There are 3 things that stand out for me in “the Poincare conjecture”.
The easiest to mention is its reference to V. I. Arnold’s “On Teaching Mathematics”, which can be found in HTML and PDF at
http://pauli.uni-muenster.de/~munsteg/arnold.html
and
http://www.math.boun.edu.tr/instructors/ozturk/arnold.pdf
respectively. It’s a tirade – by an outstanding mathematician – about abstract and formal mathematics divorced from its roots. My favorite story from it is of the French schoolchild who is asked, “what is 2+3?” He answers, “it’s 3+2, because addition is commutative.”
True, but some of us were hoping to hear “5”. Some of us think “5” is the essential answer.
He also says he taught group theory to schoolchildren in Russia, and the notes of the class are available in English. That book just arrived this afternoon. I haven’t had a chance to look at it, but i’m eager to see what he did.
The next easiest to mention is O’Shea’s “further reading”. Here is where I found Weeks’ “the shape of space”, which tries to do what Arnold says: play with surfaces, play with ways to understand 3D manifolds, do not just go for abstraction. Weeks was a student of Bill Thurston, who apparently not only had an awesome geometric imagination, but also encouraged intuition in others. Some notes and a book of Thurston’s are listed, along with a single-volume exposition of Perelman’s proof of the Poincare conjecture, “ricci flow and the Poincare conjecture” by Morgan & Tian.
The Thurston book is on its way to me. The “Ricci flow” has already arrived.
Yes, I bought it too. No, I can’t read it. But until I can, I’ll know that there’s more for me to understand in my intermediate books.
The most outstanding thing in “the Poincare conjecture” was his statement that “… Poincare & Klein’s work implied that any surface could be given a geometry in which it had a constant curvature….”
That blew me away. I’m embarrassed, but not as much as I might be: none of my books ever phrased it that way. I have books about surfaces of constant curvature, and none of them said that they included, in some sense, all surfaces.
It took me a while to find out what O’Shea was talking about. I looked through old familiar – obviously not that familiar – texts, but Weeks gave it to me. He phrased it as “every surface can be given some homogeneous geometry.” And he went on to explain how.
The embarrassing part is that it’s not only a named theorem, but it’s one of those “the major theorem of this book” theorems.
Its name is Gauss-Bonnet.
What it says is that an apparently geometric quantity (the total curvature, i.e. the integral of the curvature at each point) is equal to a topological invariant (the Euler characteristic or Euler number, vis. the number of vertices plus faces minus edges).

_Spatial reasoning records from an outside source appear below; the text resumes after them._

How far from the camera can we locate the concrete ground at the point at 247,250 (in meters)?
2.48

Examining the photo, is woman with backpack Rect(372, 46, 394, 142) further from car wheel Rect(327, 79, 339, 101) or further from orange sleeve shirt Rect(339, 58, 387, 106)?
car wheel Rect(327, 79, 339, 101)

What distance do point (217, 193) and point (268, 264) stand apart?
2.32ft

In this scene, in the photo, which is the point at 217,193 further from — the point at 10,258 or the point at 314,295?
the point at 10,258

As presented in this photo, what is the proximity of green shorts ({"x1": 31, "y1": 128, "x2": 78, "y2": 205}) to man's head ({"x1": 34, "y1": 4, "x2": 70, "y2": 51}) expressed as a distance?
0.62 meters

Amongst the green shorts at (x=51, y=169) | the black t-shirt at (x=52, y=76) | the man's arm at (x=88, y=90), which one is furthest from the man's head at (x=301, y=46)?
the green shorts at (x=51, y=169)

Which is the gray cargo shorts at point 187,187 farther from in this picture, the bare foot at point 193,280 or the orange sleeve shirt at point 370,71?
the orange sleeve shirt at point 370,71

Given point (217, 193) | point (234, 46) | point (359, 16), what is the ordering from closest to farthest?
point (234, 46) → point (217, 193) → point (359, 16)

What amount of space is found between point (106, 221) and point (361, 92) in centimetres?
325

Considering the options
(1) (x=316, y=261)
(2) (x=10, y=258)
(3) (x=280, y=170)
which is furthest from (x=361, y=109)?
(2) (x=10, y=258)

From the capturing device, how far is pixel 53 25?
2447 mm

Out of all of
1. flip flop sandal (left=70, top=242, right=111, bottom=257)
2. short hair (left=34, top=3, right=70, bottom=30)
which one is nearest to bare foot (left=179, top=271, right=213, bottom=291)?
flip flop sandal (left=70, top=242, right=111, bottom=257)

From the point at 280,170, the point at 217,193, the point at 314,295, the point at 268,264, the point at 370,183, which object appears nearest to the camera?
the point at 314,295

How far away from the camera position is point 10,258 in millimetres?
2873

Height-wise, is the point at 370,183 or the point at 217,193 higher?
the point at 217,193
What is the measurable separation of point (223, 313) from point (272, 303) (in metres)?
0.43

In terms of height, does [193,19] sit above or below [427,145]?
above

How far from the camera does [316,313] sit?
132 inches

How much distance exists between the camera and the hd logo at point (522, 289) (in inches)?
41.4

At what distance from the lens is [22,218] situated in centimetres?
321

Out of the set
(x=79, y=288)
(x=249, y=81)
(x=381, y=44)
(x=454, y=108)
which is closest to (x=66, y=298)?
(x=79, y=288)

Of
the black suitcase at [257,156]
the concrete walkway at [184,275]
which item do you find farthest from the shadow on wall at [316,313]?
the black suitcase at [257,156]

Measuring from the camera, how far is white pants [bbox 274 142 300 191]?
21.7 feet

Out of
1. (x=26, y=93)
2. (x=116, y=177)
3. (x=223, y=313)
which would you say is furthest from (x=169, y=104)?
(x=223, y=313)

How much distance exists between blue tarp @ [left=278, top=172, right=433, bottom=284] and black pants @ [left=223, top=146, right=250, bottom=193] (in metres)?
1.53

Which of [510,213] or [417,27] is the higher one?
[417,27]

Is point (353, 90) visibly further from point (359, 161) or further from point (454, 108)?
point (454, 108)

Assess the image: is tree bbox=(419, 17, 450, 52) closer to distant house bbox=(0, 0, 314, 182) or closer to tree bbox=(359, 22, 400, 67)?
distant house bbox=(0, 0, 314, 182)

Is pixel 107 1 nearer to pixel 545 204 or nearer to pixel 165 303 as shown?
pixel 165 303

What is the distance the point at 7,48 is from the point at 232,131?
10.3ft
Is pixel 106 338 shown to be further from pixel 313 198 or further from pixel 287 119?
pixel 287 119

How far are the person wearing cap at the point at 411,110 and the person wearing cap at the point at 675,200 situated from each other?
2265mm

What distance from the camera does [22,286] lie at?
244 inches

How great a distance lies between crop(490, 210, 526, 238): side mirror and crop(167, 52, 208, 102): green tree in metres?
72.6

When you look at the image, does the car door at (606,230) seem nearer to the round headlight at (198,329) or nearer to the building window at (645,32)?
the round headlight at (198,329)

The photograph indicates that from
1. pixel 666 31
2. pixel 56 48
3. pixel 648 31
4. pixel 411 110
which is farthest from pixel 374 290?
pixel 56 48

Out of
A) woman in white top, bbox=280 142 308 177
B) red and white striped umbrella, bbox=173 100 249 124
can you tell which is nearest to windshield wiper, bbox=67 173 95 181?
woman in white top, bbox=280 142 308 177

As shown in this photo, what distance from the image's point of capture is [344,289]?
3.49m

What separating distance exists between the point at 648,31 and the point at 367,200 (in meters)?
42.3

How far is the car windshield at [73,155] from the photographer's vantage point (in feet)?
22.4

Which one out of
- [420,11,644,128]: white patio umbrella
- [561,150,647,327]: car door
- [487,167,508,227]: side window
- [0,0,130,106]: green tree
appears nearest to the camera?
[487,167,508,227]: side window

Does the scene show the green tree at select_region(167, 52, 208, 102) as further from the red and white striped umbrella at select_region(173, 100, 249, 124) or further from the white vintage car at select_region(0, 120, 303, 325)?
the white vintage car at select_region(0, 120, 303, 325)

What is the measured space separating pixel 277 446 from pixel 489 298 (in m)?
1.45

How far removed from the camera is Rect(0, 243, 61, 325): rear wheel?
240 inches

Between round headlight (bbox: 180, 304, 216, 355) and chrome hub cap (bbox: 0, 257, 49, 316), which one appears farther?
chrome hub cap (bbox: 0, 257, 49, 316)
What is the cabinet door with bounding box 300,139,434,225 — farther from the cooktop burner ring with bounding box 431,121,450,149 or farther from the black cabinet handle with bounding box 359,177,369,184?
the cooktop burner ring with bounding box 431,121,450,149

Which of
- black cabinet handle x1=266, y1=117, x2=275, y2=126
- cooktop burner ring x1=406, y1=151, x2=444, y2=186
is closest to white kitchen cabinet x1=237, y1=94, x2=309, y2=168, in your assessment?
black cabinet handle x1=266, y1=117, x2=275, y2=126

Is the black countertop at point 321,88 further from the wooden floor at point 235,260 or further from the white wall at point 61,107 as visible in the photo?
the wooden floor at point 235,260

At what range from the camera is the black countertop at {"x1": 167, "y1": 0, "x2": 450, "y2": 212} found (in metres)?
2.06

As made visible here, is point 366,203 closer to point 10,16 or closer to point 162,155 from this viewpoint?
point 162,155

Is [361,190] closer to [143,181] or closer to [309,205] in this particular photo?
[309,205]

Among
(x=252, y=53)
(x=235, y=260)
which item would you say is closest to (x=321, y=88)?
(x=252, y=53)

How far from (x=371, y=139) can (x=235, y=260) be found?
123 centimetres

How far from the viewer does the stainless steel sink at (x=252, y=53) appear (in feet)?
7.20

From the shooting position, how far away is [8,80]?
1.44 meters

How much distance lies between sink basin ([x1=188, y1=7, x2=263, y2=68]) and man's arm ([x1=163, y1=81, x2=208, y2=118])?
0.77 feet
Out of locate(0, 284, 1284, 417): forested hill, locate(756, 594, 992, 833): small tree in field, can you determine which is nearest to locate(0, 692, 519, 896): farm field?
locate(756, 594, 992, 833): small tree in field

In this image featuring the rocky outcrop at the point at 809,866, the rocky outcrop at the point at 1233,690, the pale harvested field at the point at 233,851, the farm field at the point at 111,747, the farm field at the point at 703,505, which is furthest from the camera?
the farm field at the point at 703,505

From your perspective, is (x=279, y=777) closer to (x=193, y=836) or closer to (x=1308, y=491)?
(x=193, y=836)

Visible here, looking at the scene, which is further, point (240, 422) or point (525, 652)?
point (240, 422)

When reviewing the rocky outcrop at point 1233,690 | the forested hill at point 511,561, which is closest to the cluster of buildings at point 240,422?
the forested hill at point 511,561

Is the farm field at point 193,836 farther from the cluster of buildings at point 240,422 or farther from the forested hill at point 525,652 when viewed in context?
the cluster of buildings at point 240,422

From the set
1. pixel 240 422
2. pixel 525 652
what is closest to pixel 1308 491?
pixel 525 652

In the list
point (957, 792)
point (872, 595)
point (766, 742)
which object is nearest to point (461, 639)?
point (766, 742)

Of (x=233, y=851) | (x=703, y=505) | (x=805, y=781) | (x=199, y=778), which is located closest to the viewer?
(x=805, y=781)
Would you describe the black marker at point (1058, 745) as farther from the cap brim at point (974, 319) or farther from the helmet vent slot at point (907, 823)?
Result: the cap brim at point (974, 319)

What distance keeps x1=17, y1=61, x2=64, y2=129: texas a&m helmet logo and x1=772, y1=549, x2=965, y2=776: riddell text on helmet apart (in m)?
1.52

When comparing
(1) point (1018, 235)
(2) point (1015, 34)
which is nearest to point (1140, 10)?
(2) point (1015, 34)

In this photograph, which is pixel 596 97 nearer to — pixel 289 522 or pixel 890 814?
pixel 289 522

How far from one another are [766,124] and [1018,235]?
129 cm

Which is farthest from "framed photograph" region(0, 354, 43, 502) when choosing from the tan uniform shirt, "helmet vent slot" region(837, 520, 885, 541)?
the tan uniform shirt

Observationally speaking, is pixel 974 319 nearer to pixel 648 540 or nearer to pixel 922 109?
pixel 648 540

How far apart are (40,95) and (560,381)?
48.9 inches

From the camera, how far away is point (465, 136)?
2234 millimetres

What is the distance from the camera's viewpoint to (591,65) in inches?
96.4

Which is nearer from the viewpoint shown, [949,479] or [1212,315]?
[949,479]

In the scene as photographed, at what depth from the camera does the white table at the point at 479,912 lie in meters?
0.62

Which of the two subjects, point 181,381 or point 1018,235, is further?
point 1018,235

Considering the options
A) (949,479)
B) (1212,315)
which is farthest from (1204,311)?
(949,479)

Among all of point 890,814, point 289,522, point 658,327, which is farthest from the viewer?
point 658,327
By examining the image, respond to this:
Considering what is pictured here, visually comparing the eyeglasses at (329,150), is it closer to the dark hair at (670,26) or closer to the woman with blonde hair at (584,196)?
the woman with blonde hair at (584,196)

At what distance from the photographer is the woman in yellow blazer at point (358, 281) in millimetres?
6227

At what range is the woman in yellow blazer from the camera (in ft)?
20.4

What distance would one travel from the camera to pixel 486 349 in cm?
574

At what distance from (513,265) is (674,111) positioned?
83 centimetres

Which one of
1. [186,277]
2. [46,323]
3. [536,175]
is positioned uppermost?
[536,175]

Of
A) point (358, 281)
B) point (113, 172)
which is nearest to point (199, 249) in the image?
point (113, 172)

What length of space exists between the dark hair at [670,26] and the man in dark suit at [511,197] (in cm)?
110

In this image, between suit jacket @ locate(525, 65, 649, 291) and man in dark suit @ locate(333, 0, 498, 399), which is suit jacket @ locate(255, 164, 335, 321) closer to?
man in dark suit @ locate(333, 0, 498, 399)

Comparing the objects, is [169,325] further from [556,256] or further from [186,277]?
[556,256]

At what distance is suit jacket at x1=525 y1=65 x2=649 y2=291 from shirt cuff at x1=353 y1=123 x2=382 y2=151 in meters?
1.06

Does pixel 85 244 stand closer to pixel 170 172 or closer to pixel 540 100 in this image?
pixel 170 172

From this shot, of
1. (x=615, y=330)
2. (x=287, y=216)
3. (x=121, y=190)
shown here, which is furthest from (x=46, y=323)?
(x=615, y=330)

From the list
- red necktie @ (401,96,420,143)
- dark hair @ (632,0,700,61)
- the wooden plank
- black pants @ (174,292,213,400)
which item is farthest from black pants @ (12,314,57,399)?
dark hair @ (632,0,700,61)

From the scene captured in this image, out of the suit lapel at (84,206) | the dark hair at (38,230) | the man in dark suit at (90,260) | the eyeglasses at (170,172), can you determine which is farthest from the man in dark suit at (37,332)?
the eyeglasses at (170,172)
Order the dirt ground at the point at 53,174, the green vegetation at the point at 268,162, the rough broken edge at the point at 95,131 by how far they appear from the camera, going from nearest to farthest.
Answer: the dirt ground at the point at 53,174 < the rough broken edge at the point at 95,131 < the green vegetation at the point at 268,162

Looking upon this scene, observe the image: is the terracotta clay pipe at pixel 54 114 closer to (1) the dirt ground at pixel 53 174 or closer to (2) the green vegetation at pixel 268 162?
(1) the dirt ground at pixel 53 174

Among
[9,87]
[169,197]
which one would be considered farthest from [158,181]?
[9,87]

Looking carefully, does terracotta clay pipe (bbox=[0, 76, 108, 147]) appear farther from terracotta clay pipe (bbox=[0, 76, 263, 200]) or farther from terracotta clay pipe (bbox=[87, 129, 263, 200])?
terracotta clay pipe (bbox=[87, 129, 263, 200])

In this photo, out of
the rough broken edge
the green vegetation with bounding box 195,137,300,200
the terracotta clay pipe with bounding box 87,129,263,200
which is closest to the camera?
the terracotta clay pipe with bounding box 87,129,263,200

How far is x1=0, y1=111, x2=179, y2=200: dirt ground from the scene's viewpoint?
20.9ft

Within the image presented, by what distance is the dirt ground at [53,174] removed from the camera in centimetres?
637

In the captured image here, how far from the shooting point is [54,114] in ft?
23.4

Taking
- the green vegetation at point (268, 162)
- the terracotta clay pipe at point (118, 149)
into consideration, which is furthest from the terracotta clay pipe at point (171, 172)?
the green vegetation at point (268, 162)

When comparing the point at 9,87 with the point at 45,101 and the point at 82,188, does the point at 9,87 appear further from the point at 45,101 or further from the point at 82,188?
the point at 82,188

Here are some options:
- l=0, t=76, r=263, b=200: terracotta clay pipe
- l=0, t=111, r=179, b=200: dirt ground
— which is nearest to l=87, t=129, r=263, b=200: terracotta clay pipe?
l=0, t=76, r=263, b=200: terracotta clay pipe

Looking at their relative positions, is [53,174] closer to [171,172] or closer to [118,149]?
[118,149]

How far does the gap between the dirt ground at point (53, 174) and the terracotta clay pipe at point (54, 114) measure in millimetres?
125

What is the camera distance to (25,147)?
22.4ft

Ok. But that doesn’t say anything about changing the geometry.
But here’s what O’Shea and Weeks mean. Take a donut. More precisely, take the surface of a donut. Or take an inner tube. These are 2D surfaces if we imagine them of zero thickness – like all the lines we drew with straight-edge or compass in high school, that really had width but we imaged they didn’t.
The donut sits in 3-space, and it acquires an induced geometry from that 3-space: we can compute the lengths of paths on this donut, as we can compute lengths of paths on the surface of the earth, using Euclidean geometry but staying on the surface. We’re not allowed to tunnel from here to china; must go by land and sea. Ok, by plane, too.
More to the point, we can compute the curvature at every point on the surface of the donut; and then compute the total curvature by integrating.
We get zero. The curvature isn’t zero everywhere: it’s positive on the outer parts, and negative on the inner parts, but the total is zero.
Now we do something topological. We cut the donut and unbend it so that it becomes a cylinder. Then we cut the cylinder the long way and – voila’ – we have a flat piece of paper.
The total curvature of the cylinder is zero, like the donut, but more importantly, the curvature of the cylinder or of the piece of paper is zero everywhere.
It was that unbending, stretching the inner part of the donut and compressing the outer, that changed the curvature to zero everywhere.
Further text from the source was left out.